Thread: Support of partial decompression for datums
Attached patch adds support of partial decompression for datums. It will be useful in many cases when extracting part of data is enough for big varlena structures. It is especially useful for expanded datums, because it provides storage for partial results. I have another patch, which removes the 1 Mb limit on tsvector using this feature. Usage: Assert(VARATT_IS_COMPRESSED(attr)); evh->data = (struct varlena *) palloc(TOAST_COMPRESS_RAWSIZE(attr) + VARHDRSZ); SET_VARSIZE(evh->data, TOAST_COMPRESS_RAWSIZE(attr) + VARHDRSZ); /* Extract size of tsvector */ res = toast_decompress_datum_partial(attr, evh->data, evh->dcState, sizeof(int32)); if (res == -1) elog(ERROR, "compressed tsvector is corrupted"); evh->count = TS_COUNT((TSVector) evh->data); /* Extract entries of tsvector */ res = toast_decompress_datum_partial(attr, evh->data, evh->dcState, sizeof(int32) + sizeof(WordEntry) * evh->count); if (res == -1) elog(ERROR, "compressed tsvector is corrupted"); -- Ildus Kurbangaliev Postgres Professional: http://www.postgrespro.com Russian Postgres Company
Attachment
On Fri, Dec 4, 2015 at 9:47 PM, Ildus Kurbangaliev <i.kurbangaliev@postgrespro.ru> wrote: > Attached patch adds support of partial decompression for datums. > It will be useful in many cases when extracting part of data is > enough for big varlena structures. > > It is especially useful for expanded datums, because it provides > storage for partial results. > > I have another patch, which removes the 1 Mb limit on tsvector using > this feature. -1 for changing the shape of pglz_decompress directly and particularly use metadata in it. The current format of those routines is close to what lz4 offers in terms of compression and decompression of a string, let's not break that we had a time hard enough in 9.5 cycle to get something clean. By the way, why don't you compress the multiple chunks and store the related metadata at a higher level? There is no need to put that in pglz itself. -- Michael
On Fri, 4 Dec 2015 22:13:58 +0900 Michael Paquier <michael.paquier@gmail.com> wrote: > On Fri, Dec 4, 2015 at 9:47 PM, Ildus Kurbangaliev > <i.kurbangaliev@postgrespro.ru> wrote: > > Attached patch adds support of partial decompression for datums. > > It will be useful in many cases when extracting part of data is > > enough for big varlena structures. > > > > It is especially useful for expanded datums, because it provides > > storage for partial results. > > > > I have another patch, which removes the 1 Mb limit on tsvector using > > this feature. > > -1 for changing the shape of pglz_decompress directly and particularly > use metadata in it. The current format of those routines is close to > what lz4 offers in terms of compression and decompression of a string, > let's not break that we had a time hard enough in 9.5 cycle to get > something clean. Metadata is not used for current code, only for case with partial decompression. > > By the way, why don't you compress the multiple chunks and store the > related metadata at a higher level? There is no need to put that in > pglz itself. Yes, but this idea with chunks means that you are creating a whole new structure, but it can't be used if you want to optimize current structures. For example you can't just change arrays, but I think there are places where the partial decompression can be used. -- Ildus Kurbangaliev Postgres Professional: http://www.postgrespro.com Russian Postgres Company
On 4 December 2015 at 13:47, Ildus Kurbangaliev <i.kurbangaliev@postgrespro.ru> wrote:
--
Attached patch adds support of partial decompression for datums.
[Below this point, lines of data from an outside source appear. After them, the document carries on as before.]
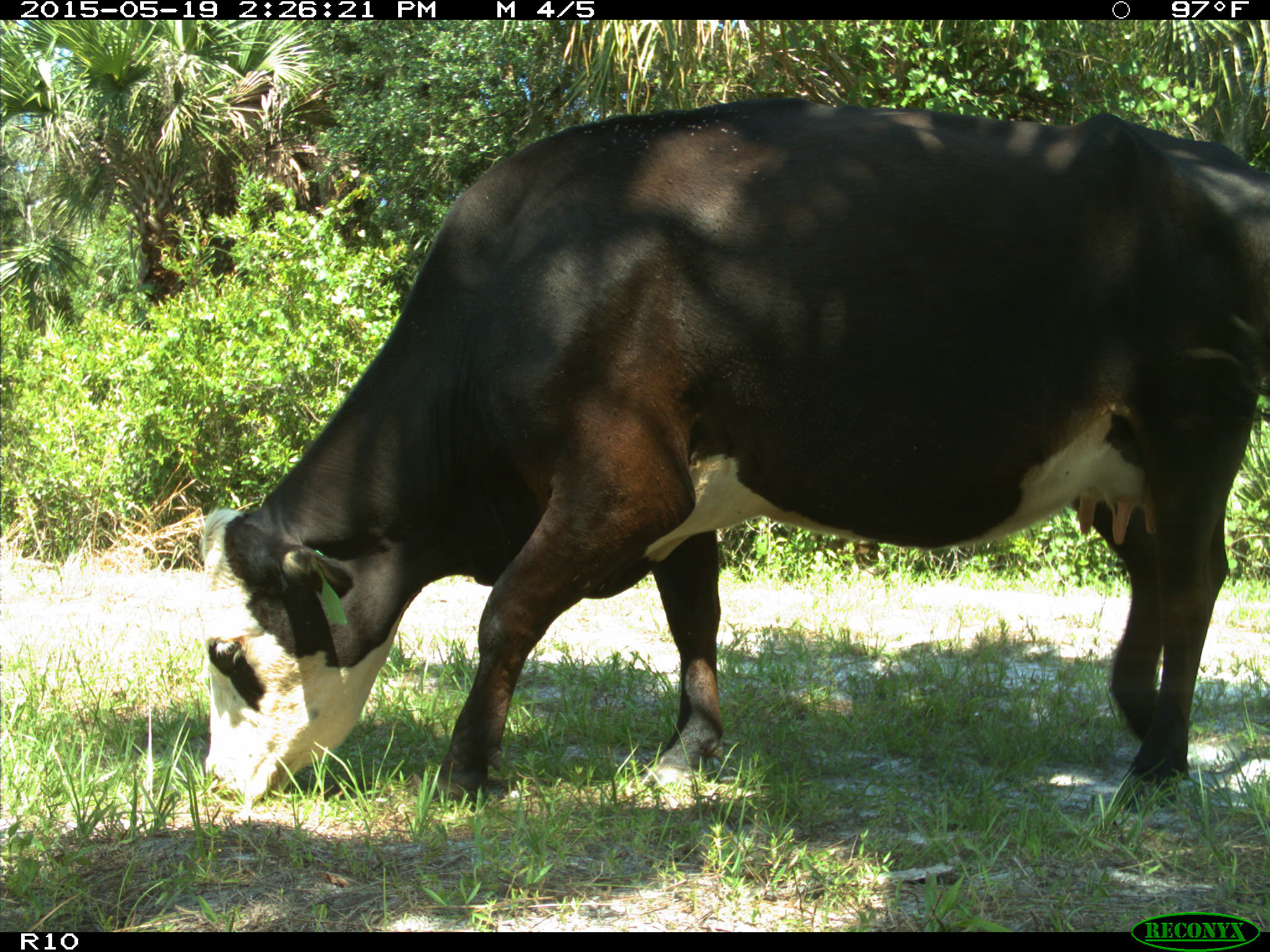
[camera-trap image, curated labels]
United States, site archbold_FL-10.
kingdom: Animalia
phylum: Chordata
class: Mammalia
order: Artiodactyla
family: Bovidae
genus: Bos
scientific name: Bos taurus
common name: domestic cow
It will be useful in many cases when extracting part of data is
enough for big varlena structures.
It is especially useful for expanded datums, because it provides
storage for partial results.
This isn't enough for anyone else to follow your thoughts and agree enough to commit.
Please explain the whole idea, starting from what problem you are trying to solve and how well this does it, why you did it this way and the other ways you tried/decided not to pursue. Thanks.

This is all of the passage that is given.